Wieder biss sich Simon auf die Lippe und ich befürchtete, sie könnte zu bluten beginnen. „Das mit Sarah tut mir Leid“, erklärte er harsch. „Ich hätte ihr Professor Whitmore nicht auf den Hals hetzen dürfen, das weiß ich jetzt auch. Aber erzähl‘ mir nicht, dass du alles, was momentan passiert, für vollkommen normal hältst.“

„Oh, glaub mir, ich bin sehr weit von der Beschreibung ‚normal‘ entfernt“, pflichtete ich ihm bei. „Aber was du getan hast war ziemlich daneben und übertrieben.“

Simons Gesicht verdunkelte sich. „Wusstest du, dass unsere Mutter seit sieben Jahren im Bett liegt?“, blaffte er mich an und kam auf mich zu. Mehr verblüfft als erschrocken wich ich zurück. „Wusstest du, dass sie seit sieben Jahren Medikamente nehmen muss, um nicht zu schreien vor Schmerzen, die kein Mensch auf dieser Welt erklären kann? Sie ist, um es einmal freundlich zu formulieren, wahnsinnig geworden, weil sie versucht hat, einem Geheimnis auf die Spur zu kommen, das uns betrifft.“

Er war nur noch wenige Zentimeter von mir entfernt und ich konnte seinen Atem in meinem Gesicht spüren.
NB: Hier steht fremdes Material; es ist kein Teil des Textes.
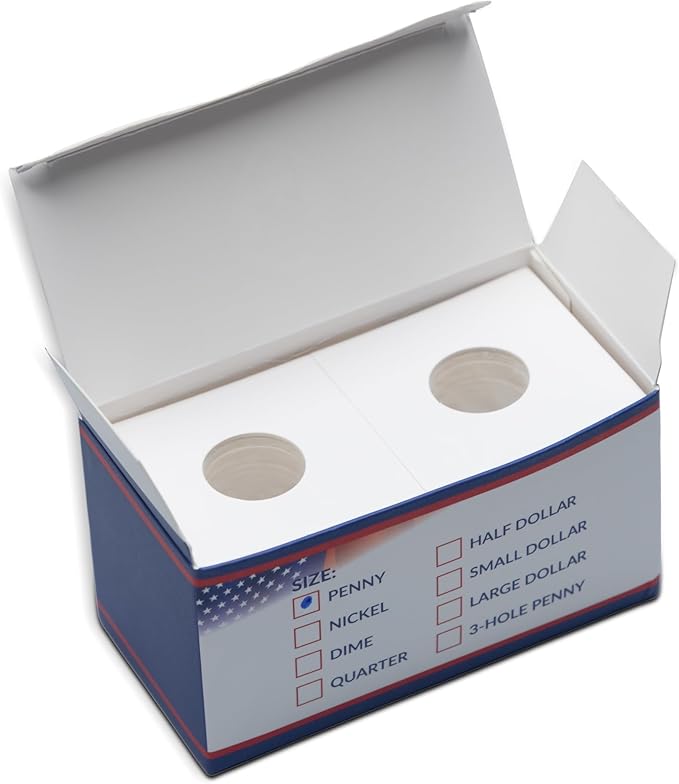 1000 Dime 2x2 Cardboard Coin Flips with Mylar Windows Archival Safe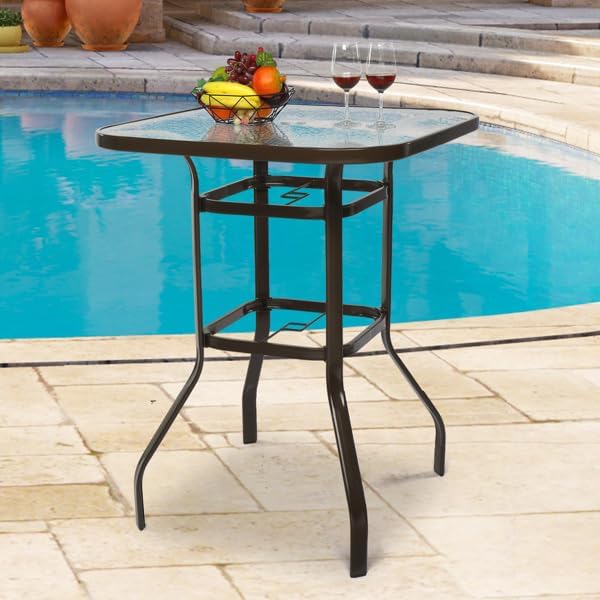 Outdoor Bar Table with Umbrella Hole, End Table with Glass Top, Patio Coffee Bistro Table for Indoor Garden Porch Balcony (Brown, Square 31x31x40in)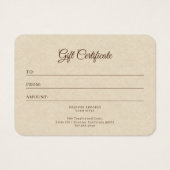 Boho Desert Sun Wellness Business Cadeau Certifica (Dos)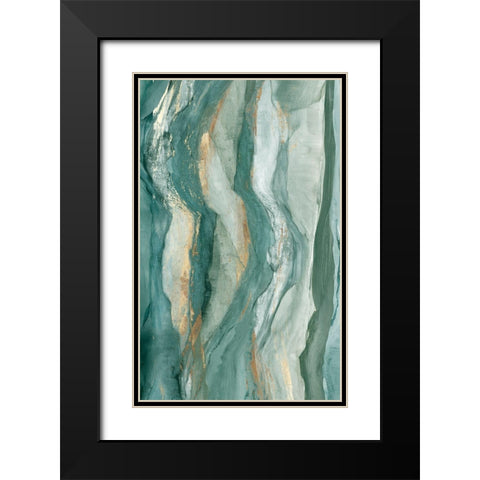 Waves Black Modern Wood Framed Art Print with Double Matting by PI Studio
„Wusstest du das?“, stieß er mit einer eigenartigen Mischung aus Wehmut und Aggression aus. „Du hast keinen verdammten Schimmer, was diese ganze Sache in meiner Familie angerichtet hat, noch bevor irgendetwas von all dem hier passiert ist. Wie also hättest
du
    reagiert?“

Simons grüne Augen bohrten sich in mein Hirn. Ich musste schlucken und mein Atem ging flach. Er stand so nah vor mir, dass ich das Gefühl hatte, seine Aggression und Hilflosigkeit selbst zu spüren. Womöglich tat ich das ja auch, nur besser verdeckt, unter dem Schutzmantel des Sarkasmus.

„Es tut-“

Simon schüttelte den Kopf. „Lass es.“ Er klang nicht mehr wütend, auch wenn die Spannung aus seiner Stimme noch nicht verschwunden war. „Sag mir einfach nur, was passiert ist.“

Ein paar Sekunden starrte ich weiter in Simons Augen, dann wandte ich mich an ihm vorbei zu meinem Bett. Seine Nähe war nicht gerade die ideale Grundvoraussetzung für ein Gespräch, wie ich feststellen musste.

Er blieb am Schreibtisch stehen, während ich mich hinsetzte und die Schultern hochzog.

„Wo soll ich anfangen?“, fragte ich und Simon biss sich kurz auf die Zähne.

„Hast du eine Fähigkeit?“, wollte er dann wissen, ohne mich anzusehen.